The problem
Give back exactly the lines from the "For the items" line to the final line of the records, and only those, minus any pictures.

Data shown
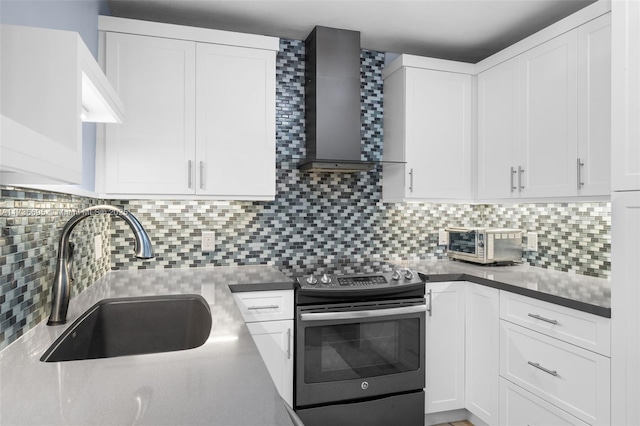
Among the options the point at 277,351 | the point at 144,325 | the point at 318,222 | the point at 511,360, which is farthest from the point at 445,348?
the point at 144,325

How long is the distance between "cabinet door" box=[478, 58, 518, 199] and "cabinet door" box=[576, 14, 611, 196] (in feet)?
1.42

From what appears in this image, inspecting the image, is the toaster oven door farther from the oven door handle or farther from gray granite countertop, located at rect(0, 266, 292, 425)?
gray granite countertop, located at rect(0, 266, 292, 425)

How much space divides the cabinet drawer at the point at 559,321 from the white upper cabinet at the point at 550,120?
0.63 metres

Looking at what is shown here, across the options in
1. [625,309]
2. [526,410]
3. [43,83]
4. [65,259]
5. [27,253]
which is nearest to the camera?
[43,83]

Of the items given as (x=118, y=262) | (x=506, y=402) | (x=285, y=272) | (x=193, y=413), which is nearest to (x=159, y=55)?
(x=118, y=262)

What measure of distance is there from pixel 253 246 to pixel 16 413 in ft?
6.46

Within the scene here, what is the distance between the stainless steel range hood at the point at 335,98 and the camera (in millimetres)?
2605

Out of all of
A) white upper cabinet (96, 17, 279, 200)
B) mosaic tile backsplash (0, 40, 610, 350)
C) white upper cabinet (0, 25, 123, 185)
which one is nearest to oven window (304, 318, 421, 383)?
mosaic tile backsplash (0, 40, 610, 350)

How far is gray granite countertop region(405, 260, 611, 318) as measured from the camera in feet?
5.88

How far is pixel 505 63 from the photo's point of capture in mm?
2598

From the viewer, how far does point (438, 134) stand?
2.78m

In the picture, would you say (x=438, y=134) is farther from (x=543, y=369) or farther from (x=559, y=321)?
(x=543, y=369)

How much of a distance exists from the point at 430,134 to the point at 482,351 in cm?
140

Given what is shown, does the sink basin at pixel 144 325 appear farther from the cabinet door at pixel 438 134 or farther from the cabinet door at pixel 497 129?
the cabinet door at pixel 497 129
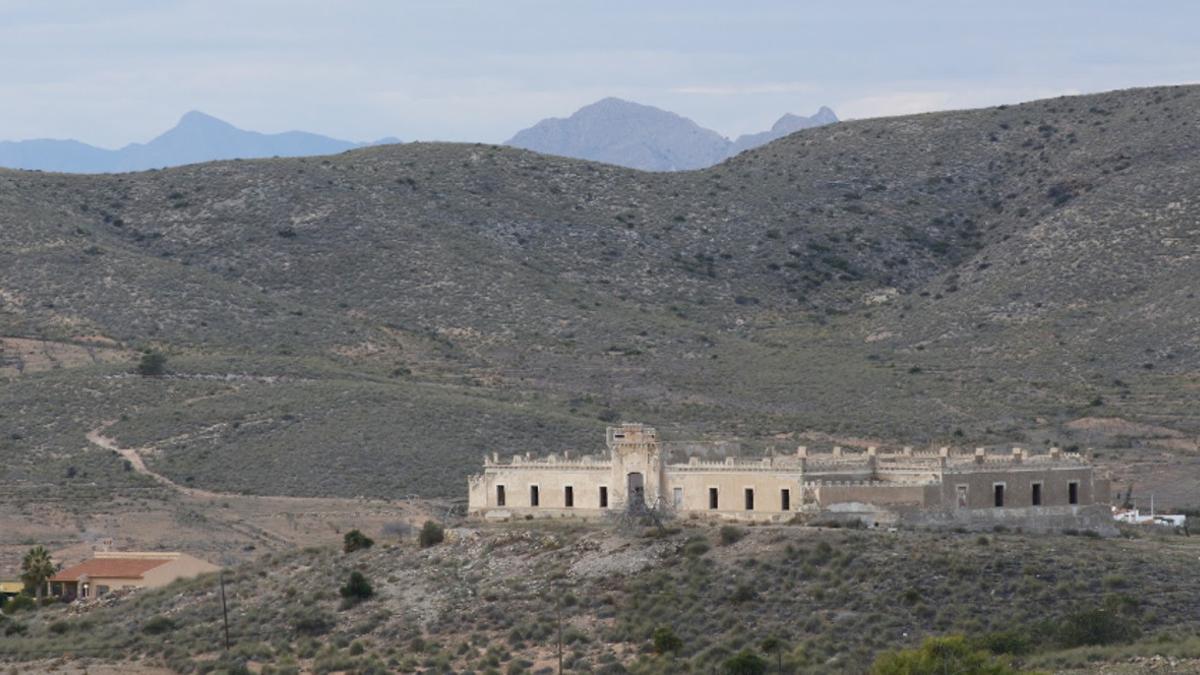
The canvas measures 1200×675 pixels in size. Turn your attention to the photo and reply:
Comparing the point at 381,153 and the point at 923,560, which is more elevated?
the point at 381,153

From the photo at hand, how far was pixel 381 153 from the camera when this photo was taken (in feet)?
488

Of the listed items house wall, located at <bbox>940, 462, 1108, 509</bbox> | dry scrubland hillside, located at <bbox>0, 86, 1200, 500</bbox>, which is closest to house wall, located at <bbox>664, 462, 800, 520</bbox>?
house wall, located at <bbox>940, 462, 1108, 509</bbox>

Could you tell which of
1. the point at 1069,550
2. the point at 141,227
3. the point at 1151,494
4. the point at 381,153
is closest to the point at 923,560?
the point at 1069,550

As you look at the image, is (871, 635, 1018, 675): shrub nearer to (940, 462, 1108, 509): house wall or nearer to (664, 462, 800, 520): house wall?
(940, 462, 1108, 509): house wall

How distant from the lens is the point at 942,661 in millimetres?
52344

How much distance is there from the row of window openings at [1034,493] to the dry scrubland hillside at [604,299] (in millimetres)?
25157

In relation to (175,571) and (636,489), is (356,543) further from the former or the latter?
(636,489)

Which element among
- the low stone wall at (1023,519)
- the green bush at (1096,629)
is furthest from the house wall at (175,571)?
the green bush at (1096,629)

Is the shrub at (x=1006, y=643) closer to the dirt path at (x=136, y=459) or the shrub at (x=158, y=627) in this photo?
the shrub at (x=158, y=627)

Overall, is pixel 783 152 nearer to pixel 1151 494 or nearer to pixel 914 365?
pixel 914 365

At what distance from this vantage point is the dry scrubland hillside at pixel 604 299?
98625mm

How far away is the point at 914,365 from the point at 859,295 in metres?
18.2

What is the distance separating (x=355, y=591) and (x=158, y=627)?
5765mm

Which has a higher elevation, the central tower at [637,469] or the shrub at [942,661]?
the central tower at [637,469]
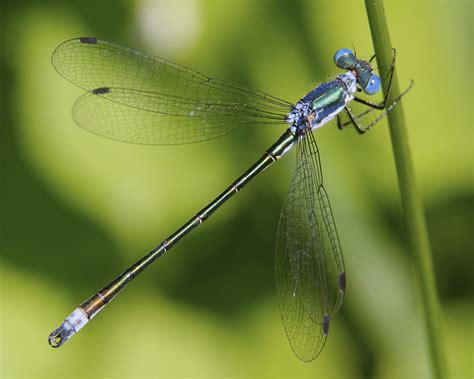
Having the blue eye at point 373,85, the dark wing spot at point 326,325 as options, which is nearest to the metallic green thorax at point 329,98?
the blue eye at point 373,85

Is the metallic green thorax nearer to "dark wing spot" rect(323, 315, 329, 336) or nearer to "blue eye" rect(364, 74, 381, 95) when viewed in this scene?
"blue eye" rect(364, 74, 381, 95)

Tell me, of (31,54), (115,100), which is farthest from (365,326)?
(31,54)

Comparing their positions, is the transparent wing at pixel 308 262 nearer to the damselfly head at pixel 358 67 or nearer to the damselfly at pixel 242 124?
the damselfly at pixel 242 124

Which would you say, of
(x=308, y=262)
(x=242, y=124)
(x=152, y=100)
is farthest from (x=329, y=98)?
(x=152, y=100)

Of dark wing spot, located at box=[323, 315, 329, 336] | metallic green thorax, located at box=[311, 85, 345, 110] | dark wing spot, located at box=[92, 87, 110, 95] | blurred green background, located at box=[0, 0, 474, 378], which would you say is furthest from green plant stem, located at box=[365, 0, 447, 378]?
dark wing spot, located at box=[92, 87, 110, 95]

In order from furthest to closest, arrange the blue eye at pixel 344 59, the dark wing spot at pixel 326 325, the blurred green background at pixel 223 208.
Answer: the blurred green background at pixel 223 208, the blue eye at pixel 344 59, the dark wing spot at pixel 326 325

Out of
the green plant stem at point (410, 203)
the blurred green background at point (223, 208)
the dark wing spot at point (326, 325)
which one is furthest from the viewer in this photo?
the blurred green background at point (223, 208)
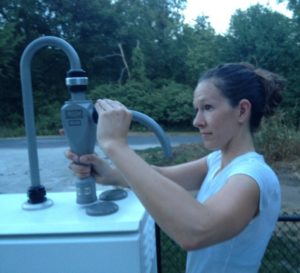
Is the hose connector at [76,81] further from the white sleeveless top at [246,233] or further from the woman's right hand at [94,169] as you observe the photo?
the white sleeveless top at [246,233]

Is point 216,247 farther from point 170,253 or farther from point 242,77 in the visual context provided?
point 170,253

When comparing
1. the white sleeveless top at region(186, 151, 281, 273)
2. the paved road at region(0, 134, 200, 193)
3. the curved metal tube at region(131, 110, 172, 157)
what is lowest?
the paved road at region(0, 134, 200, 193)

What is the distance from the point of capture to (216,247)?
1.16 meters

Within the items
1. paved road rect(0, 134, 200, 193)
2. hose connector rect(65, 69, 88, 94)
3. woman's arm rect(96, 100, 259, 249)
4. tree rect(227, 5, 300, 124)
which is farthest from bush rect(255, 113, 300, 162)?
tree rect(227, 5, 300, 124)

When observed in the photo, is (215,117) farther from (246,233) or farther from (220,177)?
(246,233)

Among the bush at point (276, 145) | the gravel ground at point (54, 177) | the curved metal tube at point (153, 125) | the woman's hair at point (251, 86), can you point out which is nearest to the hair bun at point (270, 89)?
the woman's hair at point (251, 86)

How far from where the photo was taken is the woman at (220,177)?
2.93 ft

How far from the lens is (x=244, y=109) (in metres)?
1.13

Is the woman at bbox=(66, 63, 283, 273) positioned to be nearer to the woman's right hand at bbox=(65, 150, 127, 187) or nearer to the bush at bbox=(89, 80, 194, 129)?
the woman's right hand at bbox=(65, 150, 127, 187)

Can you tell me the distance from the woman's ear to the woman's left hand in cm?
32

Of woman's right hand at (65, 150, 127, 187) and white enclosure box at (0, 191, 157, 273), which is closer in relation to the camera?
white enclosure box at (0, 191, 157, 273)

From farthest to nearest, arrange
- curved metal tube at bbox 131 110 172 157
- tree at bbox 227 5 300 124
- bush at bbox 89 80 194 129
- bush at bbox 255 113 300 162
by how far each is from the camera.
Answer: bush at bbox 89 80 194 129
tree at bbox 227 5 300 124
bush at bbox 255 113 300 162
curved metal tube at bbox 131 110 172 157

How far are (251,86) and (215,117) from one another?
16 cm

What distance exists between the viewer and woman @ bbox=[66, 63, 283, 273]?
0.89 metres
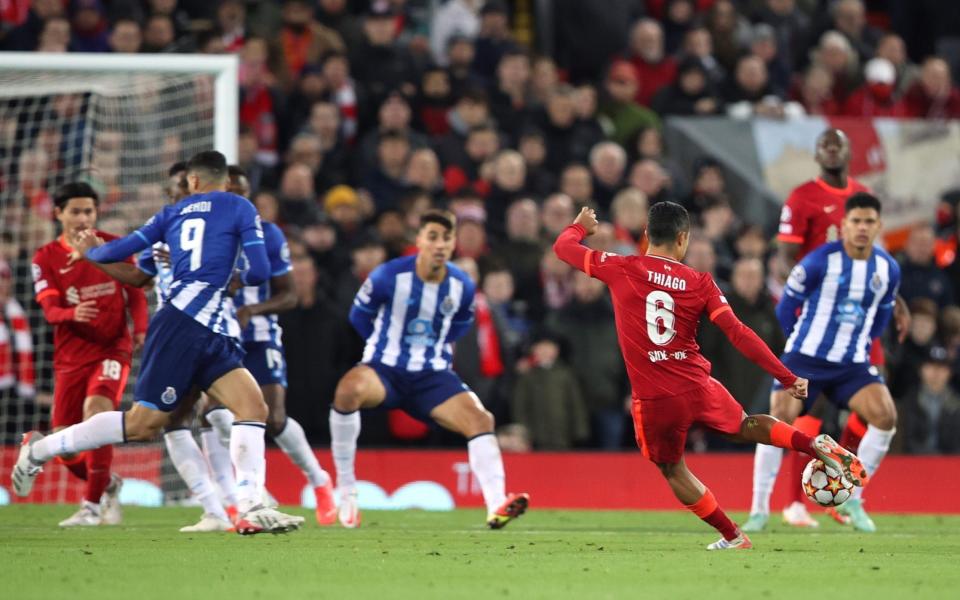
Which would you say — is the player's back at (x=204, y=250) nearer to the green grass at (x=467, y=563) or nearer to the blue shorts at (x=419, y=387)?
the green grass at (x=467, y=563)

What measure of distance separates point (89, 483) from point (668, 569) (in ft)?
16.5

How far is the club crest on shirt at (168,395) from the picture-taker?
32.0 ft

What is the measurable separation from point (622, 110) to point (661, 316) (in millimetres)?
9451

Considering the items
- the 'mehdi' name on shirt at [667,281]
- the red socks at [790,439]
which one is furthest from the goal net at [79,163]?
the red socks at [790,439]

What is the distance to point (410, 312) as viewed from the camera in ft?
38.2

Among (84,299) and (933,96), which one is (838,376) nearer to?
(84,299)

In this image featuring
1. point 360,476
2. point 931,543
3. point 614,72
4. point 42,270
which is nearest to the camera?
point 931,543

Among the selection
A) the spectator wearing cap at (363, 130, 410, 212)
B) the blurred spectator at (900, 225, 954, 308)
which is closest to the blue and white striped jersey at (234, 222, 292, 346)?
the spectator wearing cap at (363, 130, 410, 212)

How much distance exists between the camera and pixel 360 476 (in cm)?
1480

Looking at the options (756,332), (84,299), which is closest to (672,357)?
(84,299)

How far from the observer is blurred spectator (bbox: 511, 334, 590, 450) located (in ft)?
49.2

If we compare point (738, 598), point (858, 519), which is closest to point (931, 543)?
point (858, 519)

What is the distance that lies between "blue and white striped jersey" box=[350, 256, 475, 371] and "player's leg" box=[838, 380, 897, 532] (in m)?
2.81

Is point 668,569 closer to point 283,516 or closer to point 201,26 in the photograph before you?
point 283,516
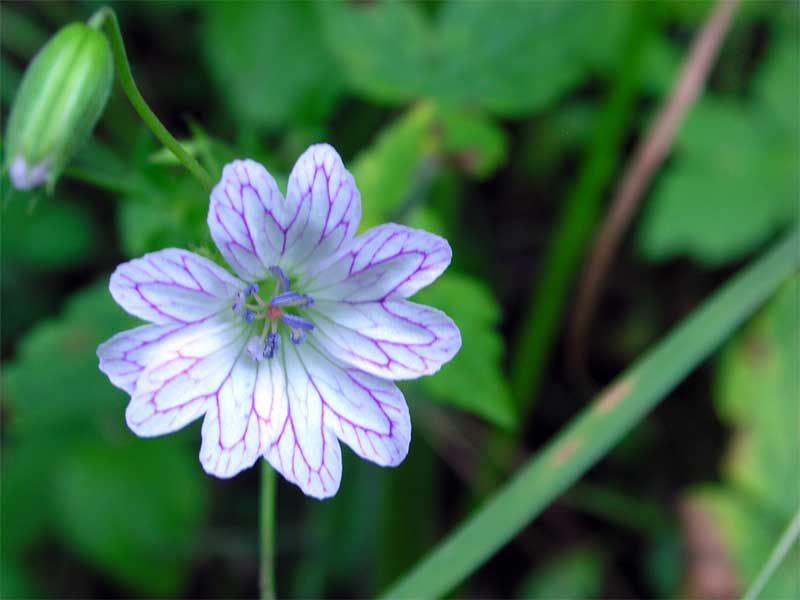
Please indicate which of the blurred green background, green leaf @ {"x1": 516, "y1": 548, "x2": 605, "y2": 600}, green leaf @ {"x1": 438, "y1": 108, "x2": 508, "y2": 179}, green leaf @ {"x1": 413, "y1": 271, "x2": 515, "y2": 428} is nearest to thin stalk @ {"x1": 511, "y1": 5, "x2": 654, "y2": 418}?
the blurred green background

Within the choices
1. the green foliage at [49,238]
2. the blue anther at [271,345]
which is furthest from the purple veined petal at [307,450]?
the green foliage at [49,238]

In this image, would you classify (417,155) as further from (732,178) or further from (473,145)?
(732,178)

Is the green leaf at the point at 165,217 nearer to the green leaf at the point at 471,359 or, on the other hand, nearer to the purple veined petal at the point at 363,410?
the purple veined petal at the point at 363,410

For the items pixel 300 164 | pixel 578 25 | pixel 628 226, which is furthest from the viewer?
pixel 628 226

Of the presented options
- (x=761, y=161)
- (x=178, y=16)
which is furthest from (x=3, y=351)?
(x=761, y=161)

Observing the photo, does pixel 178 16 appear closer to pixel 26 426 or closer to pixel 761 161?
pixel 26 426

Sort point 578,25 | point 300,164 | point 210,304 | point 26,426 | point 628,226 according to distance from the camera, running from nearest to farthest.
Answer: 1. point 300,164
2. point 210,304
3. point 26,426
4. point 578,25
5. point 628,226

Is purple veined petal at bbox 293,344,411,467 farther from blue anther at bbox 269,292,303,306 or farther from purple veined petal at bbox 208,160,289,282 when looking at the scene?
purple veined petal at bbox 208,160,289,282
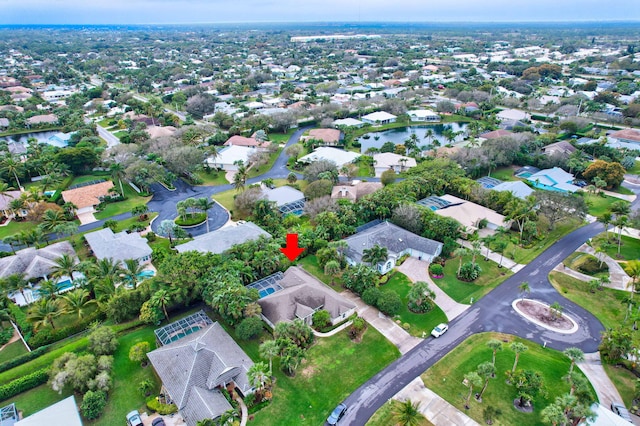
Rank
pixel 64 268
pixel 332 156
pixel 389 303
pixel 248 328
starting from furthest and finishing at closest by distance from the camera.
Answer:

The solution
For the items pixel 300 164 | pixel 578 25 | pixel 628 226, which is furthest from the viewer?
pixel 628 226

Of the presented options
- (x=761, y=161)
- (x=178, y=16)
which is furthest from (x=3, y=351)?
(x=761, y=161)

Observing the photo, does pixel 178 16 appear closer to pixel 26 426 or closer to pixel 761 161?
pixel 26 426

Sort point 578,25 | point 300,164 | point 210,304 | point 26,426 | point 628,226 according to distance from the camera, running from nearest to farthest.
Answer: 1. point 300,164
2. point 210,304
3. point 26,426
4. point 578,25
5. point 628,226

Is purple veined petal at bbox 293,344,411,467 farther from blue anther at bbox 269,292,303,306 or farther from purple veined petal at bbox 208,160,289,282 when looking at the scene?
purple veined petal at bbox 208,160,289,282
Rank
pixel 64 268
pixel 332 156
pixel 389 303
pixel 248 328
starting from furthest and finishing at closest by distance from the camera.
Answer:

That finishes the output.